This paper utilizes soil microbial 16S and ITS sequence data from NEON (NEON DP1.10108.001), which primarily target bacteria and fungi, respectively. A full description of the sampling design and analysis methods can be found in the documentation available through the NEON Data Portal Web site (data.neonscience.org).
Sampling design
The NEON domain encompasses 47 terrestrial field sites across the United States including Puerto Rico, covering 20 eco-climatic domains as defined by NEON. Sites are strategically located in ecosystems across the United States so that site-level measurements can be used to extrapolate across the continent (Barnett et al. 2017). Each terrestrial field site contains 10 plots for soil microbial sampling: four tower plots within the airshed of an instrumentation tower and six distributed plots that are designed to be spatially balanced while reflecting the dominant vegetation type at the site (Stanish et al. 2018). Each plot is divided into four subplots, three of which are randomly chosen for sampling.
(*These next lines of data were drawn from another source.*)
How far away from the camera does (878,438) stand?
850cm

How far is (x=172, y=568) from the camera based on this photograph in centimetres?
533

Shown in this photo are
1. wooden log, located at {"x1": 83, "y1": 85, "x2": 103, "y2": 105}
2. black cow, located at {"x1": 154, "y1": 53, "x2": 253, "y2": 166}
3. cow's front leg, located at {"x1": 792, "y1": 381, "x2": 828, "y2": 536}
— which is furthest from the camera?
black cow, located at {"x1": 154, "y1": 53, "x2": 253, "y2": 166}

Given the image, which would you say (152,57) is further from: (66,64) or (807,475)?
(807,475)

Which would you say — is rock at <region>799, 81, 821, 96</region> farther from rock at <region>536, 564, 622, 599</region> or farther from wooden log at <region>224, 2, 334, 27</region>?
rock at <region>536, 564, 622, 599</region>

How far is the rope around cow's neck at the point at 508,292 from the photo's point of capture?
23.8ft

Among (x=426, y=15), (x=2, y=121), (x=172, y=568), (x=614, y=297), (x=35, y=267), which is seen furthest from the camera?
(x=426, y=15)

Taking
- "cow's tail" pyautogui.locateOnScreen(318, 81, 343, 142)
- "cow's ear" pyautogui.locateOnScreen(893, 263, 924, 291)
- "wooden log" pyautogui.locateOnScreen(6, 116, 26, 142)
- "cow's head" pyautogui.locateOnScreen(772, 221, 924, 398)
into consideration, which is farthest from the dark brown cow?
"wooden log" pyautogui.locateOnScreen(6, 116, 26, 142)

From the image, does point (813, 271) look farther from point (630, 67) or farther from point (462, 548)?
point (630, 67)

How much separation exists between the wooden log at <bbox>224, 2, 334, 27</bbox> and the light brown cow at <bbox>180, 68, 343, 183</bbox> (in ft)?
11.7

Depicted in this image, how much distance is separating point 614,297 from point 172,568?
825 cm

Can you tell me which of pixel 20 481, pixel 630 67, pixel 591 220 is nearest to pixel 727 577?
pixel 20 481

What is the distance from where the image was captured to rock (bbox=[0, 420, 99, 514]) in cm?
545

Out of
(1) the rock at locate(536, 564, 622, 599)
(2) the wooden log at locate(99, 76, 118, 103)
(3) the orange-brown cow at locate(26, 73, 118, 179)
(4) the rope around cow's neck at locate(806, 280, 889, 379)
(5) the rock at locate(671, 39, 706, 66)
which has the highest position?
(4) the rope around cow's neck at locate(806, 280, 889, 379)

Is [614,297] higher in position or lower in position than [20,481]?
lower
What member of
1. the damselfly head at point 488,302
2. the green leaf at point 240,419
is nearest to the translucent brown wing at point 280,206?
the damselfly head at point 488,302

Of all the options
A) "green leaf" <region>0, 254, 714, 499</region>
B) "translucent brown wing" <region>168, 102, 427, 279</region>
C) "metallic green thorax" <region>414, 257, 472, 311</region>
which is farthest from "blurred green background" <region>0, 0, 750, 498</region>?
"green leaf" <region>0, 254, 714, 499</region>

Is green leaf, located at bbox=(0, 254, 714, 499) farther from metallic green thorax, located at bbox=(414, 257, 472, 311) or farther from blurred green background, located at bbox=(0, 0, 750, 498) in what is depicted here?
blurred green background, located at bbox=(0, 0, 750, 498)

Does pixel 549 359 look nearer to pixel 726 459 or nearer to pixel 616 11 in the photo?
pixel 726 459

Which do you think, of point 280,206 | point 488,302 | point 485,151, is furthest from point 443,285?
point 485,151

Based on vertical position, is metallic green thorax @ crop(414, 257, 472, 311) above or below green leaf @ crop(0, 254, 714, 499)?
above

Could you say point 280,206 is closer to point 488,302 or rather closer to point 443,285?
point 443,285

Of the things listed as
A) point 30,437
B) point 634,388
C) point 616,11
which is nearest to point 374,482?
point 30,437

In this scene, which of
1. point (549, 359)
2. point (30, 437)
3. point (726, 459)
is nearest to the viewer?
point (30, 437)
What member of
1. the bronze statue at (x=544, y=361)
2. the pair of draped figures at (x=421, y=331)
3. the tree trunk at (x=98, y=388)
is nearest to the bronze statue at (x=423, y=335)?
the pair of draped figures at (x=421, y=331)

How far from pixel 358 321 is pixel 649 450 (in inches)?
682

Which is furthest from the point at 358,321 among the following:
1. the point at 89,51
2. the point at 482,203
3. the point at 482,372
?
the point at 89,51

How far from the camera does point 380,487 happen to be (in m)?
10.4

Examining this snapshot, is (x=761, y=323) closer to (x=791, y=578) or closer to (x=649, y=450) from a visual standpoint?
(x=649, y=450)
Random coordinates with a 1-m buffer zone are generated for each subplot. Up to three soil cores may be collected within 0.5 m of each set of coordinates and combined to provide a sufficient sample volume for downstream processing and analyses.
Sampling events are broadly designed to capture periods when microbial activity is expected to be at its highest, or when activity may be rapidly changing, such as the transition from the dry to wet seasons or during spring soil thawing. Sampling does not occur when the ground is frozen or covered in snow due to logistical and safety concerns, which may miss critical periods in snow-covered ecosystems (Schadt et al. 2003). Most sites are sampled for microbial community characterization three times per year, with one event corresponding to peak plant productivity as measured using remote sensing data (Stanish et al. 2018, Stanish and Parker 2019). In sites where the activity is more strongly driven by precipitation than temperature, historical precipitation data are used to determine sampling periods.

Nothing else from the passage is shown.